Home joy for Vuillermoz with 8th stage win

Home joy for Vuillermoz with 8th stage win

MûR-DE-BRETAGNE (FRANCE) - Alexis Vuillermoz gave the hosts their first victory at the Tour de France this year with success on the eighth stage on Saturday.

France's Alexis Vuillermoz celebrates as he crosses the finish line at the end of the 181.5 km eighth stage of the Tour de France between Rennes and Mur-de-Bretagne, on July 11, 2015

The 27-year-old former mountain biker took his chance with 800m left on the tough finish at the Mur de Bretagne to take a solo victory.

Ireland's Dan Martin timed his counter-attack a shade too late and finished second at 5sec, frustrated at having reacted too late to Vuillermoz's initial punch.

A shredded peloton arrived next at 10sec with Spaniard Alejandro Valverde winning the sprint ahead of Frenchman Peter Sagan of Slovakia and Frenchman Tony Gallopin.

Chris Froome finished eighth in the same group to maintain his overall lead by 11sec from Sagan, while American Tejay Van Garderen is third at 13sec.

But Briton Froome, the 2013 winner, did strike another blow to reigning champion Vincenzo Nibali who lost 10 seconds as he was dropped by the lead group on the 2km climb to the finish with its 6.9 percent gradient.
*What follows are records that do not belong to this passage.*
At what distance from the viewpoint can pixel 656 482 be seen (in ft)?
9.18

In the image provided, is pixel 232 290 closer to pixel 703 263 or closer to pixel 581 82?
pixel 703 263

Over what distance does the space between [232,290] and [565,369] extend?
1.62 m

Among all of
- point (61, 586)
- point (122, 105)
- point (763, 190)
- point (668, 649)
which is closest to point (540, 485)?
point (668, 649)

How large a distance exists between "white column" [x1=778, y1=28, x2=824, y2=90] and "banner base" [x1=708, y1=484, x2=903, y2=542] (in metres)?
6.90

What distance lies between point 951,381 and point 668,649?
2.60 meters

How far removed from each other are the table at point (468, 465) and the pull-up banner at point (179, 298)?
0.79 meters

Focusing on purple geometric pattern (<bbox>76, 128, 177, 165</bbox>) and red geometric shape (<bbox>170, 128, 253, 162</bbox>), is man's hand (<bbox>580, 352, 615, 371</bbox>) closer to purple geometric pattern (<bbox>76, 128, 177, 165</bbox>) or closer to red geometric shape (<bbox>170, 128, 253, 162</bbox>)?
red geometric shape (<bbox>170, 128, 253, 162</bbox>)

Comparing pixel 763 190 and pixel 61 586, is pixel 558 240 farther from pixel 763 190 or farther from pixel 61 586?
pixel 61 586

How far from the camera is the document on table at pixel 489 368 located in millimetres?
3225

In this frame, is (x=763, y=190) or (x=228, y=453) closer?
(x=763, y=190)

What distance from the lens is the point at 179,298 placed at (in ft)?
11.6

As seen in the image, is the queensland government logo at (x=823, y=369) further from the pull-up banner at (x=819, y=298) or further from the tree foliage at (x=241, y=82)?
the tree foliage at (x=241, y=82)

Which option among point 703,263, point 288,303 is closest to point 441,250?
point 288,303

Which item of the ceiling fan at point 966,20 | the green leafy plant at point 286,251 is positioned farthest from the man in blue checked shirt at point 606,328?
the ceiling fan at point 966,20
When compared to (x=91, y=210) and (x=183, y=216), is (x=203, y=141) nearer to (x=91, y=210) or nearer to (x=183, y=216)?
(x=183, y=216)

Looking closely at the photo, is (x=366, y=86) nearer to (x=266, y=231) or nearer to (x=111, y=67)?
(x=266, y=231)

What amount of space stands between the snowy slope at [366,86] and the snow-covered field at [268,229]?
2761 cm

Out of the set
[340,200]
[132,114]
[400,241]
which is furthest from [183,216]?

He is now 13th overall at 1min 48sec.

Froome admitted it was a shock to hear Nibali had struggled.

"I was very surprised to hear that actually, especially given that up the final climb it was predominately into a headwind up there, which made it relatively easy to stay on the wheels," he said.

"So I'm really surprised to hear that, especially with a relatively big group up front."

Two-time former winner Alberto Contador and Colombian Nairo Quintana stayed with the lead group, though, finishing 14th and 17th respectively to remain at 36sec and 1min 56sec of Froome.

Following Sunday's team time-trial and Monday's rest day, the true battle will commence on Tuesday's first mountain-top finish at La Pierre-Saint Martin with a final 15.3km, 7.4 percent climb to the summit.

Vuillermoz's victory went some way to glossing over what had been a disappointing Tour for the hosts so far.

Not only did they have to wait eight stages for a winner but overall hopes Thibaut Pinot and Romain Bardet had already lost 6min 18sec and 2min 54sec respectively, badly hurting their hopes of a podium finish.

Pinot finished 25sec behind the winner and Bardet, a AG2R teammate of Vuillermoz, was another six seconds behind that.

Earlier, a four man breakaway took off within 5km of the start but were never allowed more than a 3min lead over the pack.

But they were reeled in shortly after the intermediate sprint, 108km into the stage, after which a new three-man break formed, with Pole Bartosz Huzarski managing to get into both.

But that one was never given more than a minute's leeway and was brought back with 8km left as the favourites' teams cranked up the pace to set up their leaders for the final battle.